= PROVIDED DATA =
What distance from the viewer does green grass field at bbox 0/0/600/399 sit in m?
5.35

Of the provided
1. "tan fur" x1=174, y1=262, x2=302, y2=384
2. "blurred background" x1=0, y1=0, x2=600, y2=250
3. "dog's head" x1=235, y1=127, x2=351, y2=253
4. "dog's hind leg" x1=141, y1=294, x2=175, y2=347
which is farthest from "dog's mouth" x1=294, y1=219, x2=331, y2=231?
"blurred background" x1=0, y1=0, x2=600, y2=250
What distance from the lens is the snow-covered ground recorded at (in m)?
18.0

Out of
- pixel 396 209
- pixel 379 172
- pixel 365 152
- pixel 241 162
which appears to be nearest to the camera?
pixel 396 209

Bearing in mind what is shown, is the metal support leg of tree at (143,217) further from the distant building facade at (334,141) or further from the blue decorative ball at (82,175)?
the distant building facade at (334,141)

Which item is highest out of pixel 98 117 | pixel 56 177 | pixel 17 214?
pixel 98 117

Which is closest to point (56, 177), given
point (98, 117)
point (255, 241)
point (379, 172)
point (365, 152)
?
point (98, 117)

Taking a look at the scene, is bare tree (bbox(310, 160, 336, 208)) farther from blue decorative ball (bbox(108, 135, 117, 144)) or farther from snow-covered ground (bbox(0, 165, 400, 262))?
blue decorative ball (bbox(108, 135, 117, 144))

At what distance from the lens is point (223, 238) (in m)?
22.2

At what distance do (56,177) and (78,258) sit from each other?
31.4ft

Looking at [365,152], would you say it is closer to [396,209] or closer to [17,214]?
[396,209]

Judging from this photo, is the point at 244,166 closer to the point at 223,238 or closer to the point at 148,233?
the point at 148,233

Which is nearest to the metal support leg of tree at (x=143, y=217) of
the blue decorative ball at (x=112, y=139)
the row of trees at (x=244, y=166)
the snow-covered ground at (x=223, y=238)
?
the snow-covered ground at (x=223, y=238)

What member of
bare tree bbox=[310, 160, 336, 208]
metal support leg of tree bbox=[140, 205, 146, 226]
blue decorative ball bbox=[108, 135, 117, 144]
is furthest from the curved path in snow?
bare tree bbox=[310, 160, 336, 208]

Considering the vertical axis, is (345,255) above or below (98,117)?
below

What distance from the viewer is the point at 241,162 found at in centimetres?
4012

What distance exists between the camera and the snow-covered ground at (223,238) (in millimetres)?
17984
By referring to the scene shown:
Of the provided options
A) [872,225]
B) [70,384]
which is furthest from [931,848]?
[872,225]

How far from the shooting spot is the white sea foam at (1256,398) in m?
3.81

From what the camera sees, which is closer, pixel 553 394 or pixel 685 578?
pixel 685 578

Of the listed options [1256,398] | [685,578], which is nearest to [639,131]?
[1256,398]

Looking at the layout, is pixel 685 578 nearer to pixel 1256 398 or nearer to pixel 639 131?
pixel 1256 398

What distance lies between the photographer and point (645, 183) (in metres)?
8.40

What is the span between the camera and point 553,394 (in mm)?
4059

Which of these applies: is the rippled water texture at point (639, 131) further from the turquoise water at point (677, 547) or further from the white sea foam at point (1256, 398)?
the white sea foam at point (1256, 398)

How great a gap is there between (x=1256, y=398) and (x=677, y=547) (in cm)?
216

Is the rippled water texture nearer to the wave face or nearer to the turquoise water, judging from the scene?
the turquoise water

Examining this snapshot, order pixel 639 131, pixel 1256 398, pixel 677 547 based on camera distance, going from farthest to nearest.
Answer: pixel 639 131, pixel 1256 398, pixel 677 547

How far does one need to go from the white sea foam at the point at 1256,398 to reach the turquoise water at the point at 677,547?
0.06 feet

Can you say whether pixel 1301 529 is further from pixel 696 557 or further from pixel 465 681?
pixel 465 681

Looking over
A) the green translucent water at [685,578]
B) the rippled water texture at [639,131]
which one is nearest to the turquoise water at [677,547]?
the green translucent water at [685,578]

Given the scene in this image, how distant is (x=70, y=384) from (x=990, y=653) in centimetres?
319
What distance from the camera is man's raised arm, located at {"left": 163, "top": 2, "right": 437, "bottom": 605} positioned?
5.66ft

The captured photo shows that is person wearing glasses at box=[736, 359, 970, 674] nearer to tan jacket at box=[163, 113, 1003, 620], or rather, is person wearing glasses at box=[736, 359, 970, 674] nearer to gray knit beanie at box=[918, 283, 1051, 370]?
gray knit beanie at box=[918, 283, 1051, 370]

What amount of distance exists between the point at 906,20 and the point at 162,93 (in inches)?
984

= WHAT THE TASK REQUIRES =
Reproduce every one of the records above, line for line, with no changes.

= COMPLETED TASK =
What distance from the viewer does green grass field at bbox 0/0/600/399 sit in m?
5.35

Of the provided
1. "tan fur" x1=174, y1=262, x2=302, y2=384
2. "blurred background" x1=0, y1=0, x2=600, y2=250
3. "dog's head" x1=235, y1=127, x2=351, y2=253
4. "dog's hind leg" x1=141, y1=294, x2=175, y2=347
which is farthest from "dog's mouth" x1=294, y1=219, x2=331, y2=231?
"blurred background" x1=0, y1=0, x2=600, y2=250
What distance from the lens is the snow-covered ground recorded at (in m)?
18.0

Out of
- pixel 396 209
- pixel 379 172
- pixel 365 152
- pixel 241 162
which appears to be nearest to the camera?
pixel 396 209

Bearing in mind what is shown, is the metal support leg of tree at (143,217) further from the distant building facade at (334,141) or further from the blue decorative ball at (82,175)?
the distant building facade at (334,141)

Which item is highest out of pixel 98 117 | pixel 56 177 | pixel 17 214?
pixel 98 117

Which is closest to point (56, 177), given
point (98, 117)
point (255, 241)
point (379, 172)
point (365, 152)
?
point (98, 117)

Taking a look at the scene, is bare tree (bbox(310, 160, 336, 208)) farther from blue decorative ball (bbox(108, 135, 117, 144)) or farther from snow-covered ground (bbox(0, 165, 400, 262))?
blue decorative ball (bbox(108, 135, 117, 144))

At what distance from the lens is point (223, 238) (in m)?
22.2

At what distance do (56,177) and (78,258) sit from each other?
31.4ft

Looking at [365,152], would you say it is closer to [396,209] or closer to [17,214]?
[396,209]

Judging from this photo, is the point at 244,166 closer to the point at 223,238 or closer to the point at 148,233?
the point at 148,233

Which is nearest to the metal support leg of tree at (x=143, y=217) of
the blue decorative ball at (x=112, y=139)
the row of trees at (x=244, y=166)
the snow-covered ground at (x=223, y=238)
?
the snow-covered ground at (x=223, y=238)

What member of
bare tree bbox=[310, 160, 336, 208]
metal support leg of tree bbox=[140, 205, 146, 226]
blue decorative ball bbox=[108, 135, 117, 144]
is furthest from the curved path in snow?
bare tree bbox=[310, 160, 336, 208]

Considering the vertical axis, is (345,255) above or below (98,117)?
below

What distance from the viewer is the point at 241,162 found at in centimetres?
4012

What distance exists between the camera and the snow-covered ground at (223,238) (in millimetres)?
17984
By referring to the scene shown:
Of the provided options
A) [872,225]
B) [70,384]
which is furthest from [931,848]?
[872,225]

How far from the shooting spot is the white sea foam at (1256,398) in m?
3.81

From what the camera sees, which is closer, pixel 553 394 or pixel 685 578?
pixel 685 578

Of the listed options [1256,398] | [685,578], which is nearest to [639,131]?
[1256,398]

Looking at the layout, is pixel 685 578 nearer to pixel 1256 398 or nearer to pixel 639 131?
pixel 1256 398

What distance lies between the photographer and point (645, 183) (in metres)?
8.40

What is the span between the camera and point 553,394 (in mm)?
4059

Which of these applies: is the rippled water texture at point (639, 131) further from the turquoise water at point (677, 547) or further from the white sea foam at point (1256, 398)?
the white sea foam at point (1256, 398)

How great a gap is there between (x=1256, y=398) and (x=677, y=547) (in cm)?
216

Is the rippled water texture nearer to the wave face or nearer to the turquoise water, judging from the scene?
the turquoise water

Examining this snapshot, order pixel 639 131, pixel 1256 398, pixel 677 547 based on camera distance, going from farthest to nearest.
Answer: pixel 639 131, pixel 1256 398, pixel 677 547

How far does one need to go from the white sea foam at the point at 1256,398 to reach the turquoise water at the point at 677,547?
0.06 feet

Can you say whether pixel 1301 529 is further from pixel 696 557 or further from pixel 465 681?
pixel 465 681

Looking over
A) the green translucent water at [685,578]
B) the rippled water texture at [639,131]
which one is nearest to the turquoise water at [677,547]?
the green translucent water at [685,578]

Given the scene in this image, how distant is (x=70, y=384) from (x=990, y=653) in centimetres?
319
What distance from the camera is man's raised arm, located at {"left": 163, "top": 2, "right": 437, "bottom": 605} positioned?
5.66ft

The captured photo shows that is person wearing glasses at box=[736, 359, 970, 674] nearer to tan jacket at box=[163, 113, 1003, 620], or rather, is person wearing glasses at box=[736, 359, 970, 674] nearer to gray knit beanie at box=[918, 283, 1051, 370]?
gray knit beanie at box=[918, 283, 1051, 370]

What amount of distance exists between the point at 906,20 and the point at 162,93 (in inches)?
984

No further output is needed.